Thursday, June 19, 2008
Oh good lord. Why is that every medium that comes along has to be analyzed in this completely non-productive, irrational way. Nicholas Carr over at Atlantic Monthly is jumping on the bandwagon of the Google-makes-you-stupid folks. He starts with something I’ve heard a thousand times anecdotally from others:
My mind would get caught up in the narrative or the turns of the argument, and I’d spend hours strolling through long stretches of prose. That’s rarely the case anymore. Now my concentration often starts to drift after two or three pages. I get fidgety, lose the thread, begin looking for something else to do. I feel as if I’m always dragging my wayward brain back to the text. The deep reading that used to come naturally has become a struggle.
“Oh nooo. I’ve been using the internet and now I can’t concentrate.” It’s not the net, it’s you. Guns don’t kill people, people kill people. The net doesn’t make you unfocused, you do. I’ve been using the web since it was and although I went through a period where I realized I was just too distributed through various channels, I got ahold of myself and started prioritizing and organizing. I learned to use tabs while browsing. I got NetNewsWire. I stopped reading everything right away and started building chronologies of stuff TBR (to be read) on del.icio.us and now Laterloop.
Not only can I still read books, I read books that are longer than human history. That’s right, I put that link there to distract you! You can’t resist clicking on it, can you!? No, because the web and email have made you an unfocused idiot. The problem here, Carr—the only problem—is that while you are literate, you are not web literate. It’s changing the way you think because you don’t know how to control it. It’s no different than television, folks, either you know when to turn it off, or you’re a couch potato. It ain’t the TV that’s the problem.
Friday, March 28, 2008
To quote Joe Mathlete:
JESUS FUCK STOP IT
I HATE YOU I HATE YOU I HATE YOU
WHY DO YOU KEEP DOING THIS???
EVERYTHING YOU CREATE IS CANCER AND MADNESS
Ok. Now that that’s out of the way, I will attempt to comment on this article over at Wired about the major label’s new strategy: everybody pays for all the music! That’s right. Now the RIAA has decided that they can make ISPs charge a fee to their customers in exchange for access to “a database of all known music.” Read more…
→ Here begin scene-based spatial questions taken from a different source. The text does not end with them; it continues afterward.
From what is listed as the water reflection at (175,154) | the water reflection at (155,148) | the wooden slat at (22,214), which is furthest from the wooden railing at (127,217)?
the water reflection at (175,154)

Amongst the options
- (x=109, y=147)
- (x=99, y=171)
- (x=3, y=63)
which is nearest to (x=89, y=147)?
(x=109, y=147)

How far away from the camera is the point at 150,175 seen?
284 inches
Wednesday, January 23, 2008
Google calculator is great fun. One of the things that it does that I have found invaluable is conversions; meaning, you can find the value of a pound in grams simply by typing “1lb in grams.” One that I thought of today, after encountering an article on Wikipedia about Moore’s Law was converting various unit measurements into the width of atoms. In the entry on Moore’s Law it is mentioned that IBM has recently engineered a process for printing circuitry that is only 29.9 nanometers in width. Elsewhere I discovered that an atom is roughly 130 picometers in width. ((Of course, when you get down to this level of specificity, atoms vary greatly in width, but this measure is fine for fun.)) So, if you want to know the width of these IBM printed circuits in atoms, you just type “29.9nm in pm” and you’ll get a result, 29,900, in picometers that you then divide by 130. So the new chip circuitry is roughly 230 atoms across! So how about your finger? Well, mine is roughly 150cm across, which, by my calculations is 1.15384615 × 1010 atoms across, or about 11 and a half quintillion atoms across. ((Anybody feel free to check my math or disagree with these results!)) And a quintillion in pennies is this much.
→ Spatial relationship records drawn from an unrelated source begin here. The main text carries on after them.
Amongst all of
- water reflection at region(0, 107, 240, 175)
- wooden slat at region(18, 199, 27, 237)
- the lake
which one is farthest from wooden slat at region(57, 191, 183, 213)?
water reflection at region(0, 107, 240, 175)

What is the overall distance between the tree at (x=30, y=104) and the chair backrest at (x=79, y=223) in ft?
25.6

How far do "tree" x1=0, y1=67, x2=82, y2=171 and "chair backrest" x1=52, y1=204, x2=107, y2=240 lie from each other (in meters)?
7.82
Wednesday, January 9, 2008
I’m not going to say too much about Sony BMG’s unbelievably stupid new business model—I’ll just leave it to Whatever’s excellent fictional focus group. Nuff said.
[Update 1/9]
Just a thought: If record companies are so obsessed with being in the selling-plastic-things business and DRM, why not defer to the USB album? The user doesn’t have to worry about ripping it and making sure all the tracks get named right, there’s ample room for varying album sizes, it’s re-useable, and you can have the music files in a DRM format like Apple’s fairplay AAC that attaches to a particular computer or user account. Maybe this kind of solution is too obvious for Sony. Some music groups have tried it, the White Stripes and the Fratellis among them, though I can’t figure out with what success.